Dies gilt auch für die Figuren. Die sehen ihren Vorbildern nicht nur äußerst ähnlich, sie sind auch genauso zweckdienlich konzipiert, wie in den Spielen. Kann man kritisieren, kann man auch aber sehr unterhaltsam finden. Besonders herausstechen tut im Cast übrigens Josh Lawson (House of Lies) als Kano, der jede Szene, in der er involviert ist, mühelos dominiert. Die meisten anderen Darsteller bleiben dagegen blass und austauschbar und die, die zu Beginn des Films noch das Interesse wecken, The Night Comes for Us-Star Joe Taslim als Sub-Zero und Hiroyuki Sanada(Wolverine: Weg des Kriegers) als Scorpion, werden von der Geschichte leider nicht konsequent genutzt.
Ein weiterer Kern der Spiele sind natürlich die Kämpfe. Hier lässt sich klar erkennen, dass die Macher des Reboots nicht nur versuchen die Action der Games so gut es eben geht zu imitieren, sondern den Duellen auch eine Form der cineastischen Wertigkeit zu geben. Das ist ihnen teilweise gelungen. Zwar sollte man keine Martial-Arts-Höhen wie aus The Raid oder Ip Man erwarten, aber letztlich sind die Kampfszenen gut in Szene gesetzt und selbstverständlich auch mit diversen Referenzen angereichert, die je nach Sichtweise bereichernd aber eben auch als stoischer Fan Service wahrgenommen werden können. Störend ist hingegen das teils massive Cross Cutting, zwischen vereinzelten Kampfszenen, welches oft genug die Dynamik versaut.

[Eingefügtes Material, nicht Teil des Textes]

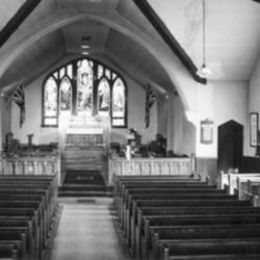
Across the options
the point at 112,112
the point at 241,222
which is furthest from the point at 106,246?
the point at 112,112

Die gezeigte Gewalt ist zwar durchaus harmloser, als bei den letzten Spielen, gesaftet wird aber auch im Kinofilm ordentlich. Schade ist dabei, dass die Macher ein wenig zu oft auf CGI-Kunstblut vertrauen. Das sorgt dafür, dass der Brutalität ein gewisses Maß an Räudigkeit fehlt und wo bei den Spielen selbst einfache Attacken meterhohe Fontänen aus rotem Lebenssaft auslösen, wird die blutige Bonuskarte im Film nur bei bestimmten Anlässen ausgespielt. So wirkt das Reboot nicht durchgängig wie ein Fest der überspitzten Spritzigkeit. Egal, Fans der Vorlage dürften sich freuen, wenn bekannte Fatalities überaus adäquat durchgeführt werden. Nur wer gehofft hatte, dass Mortal Kombat durchgängig den Hämoglobin-Regler auf elf stehen hat, wird definitiv enttäuscht werden.
Im Großen und Ganzen ist Mortal Kombat ein richtiger Schritt in eine gute Richtung. Es wird nicht versucht es allen schmackhaft zu machen. Wer sich also an dünnen Handlungen, überzogener Gewalt, rudimentären Figuren und einer seltsam unausgegorenen Logik stört, der sollte diese Videospielverfilmung wohl lieber auslassen. Für Fans der Spiele und Freunden von kurzweiligem Genre-Schabernack lohnt das Reboot. Es ist zwar fern davon ein guter Film zu sein, aber es stellt die Weichen für eine vielversprechende Zukunft. Es ist halt nur ärgerlich, dass der Film einem die ganze Zeit das Versprechen macht, dass er diese Zukunft bereits bietet. Die gekreuzten, blut verkrusteten Finger kommen leider erst dann zum Vorschein, wenn der Abspann einsetzt.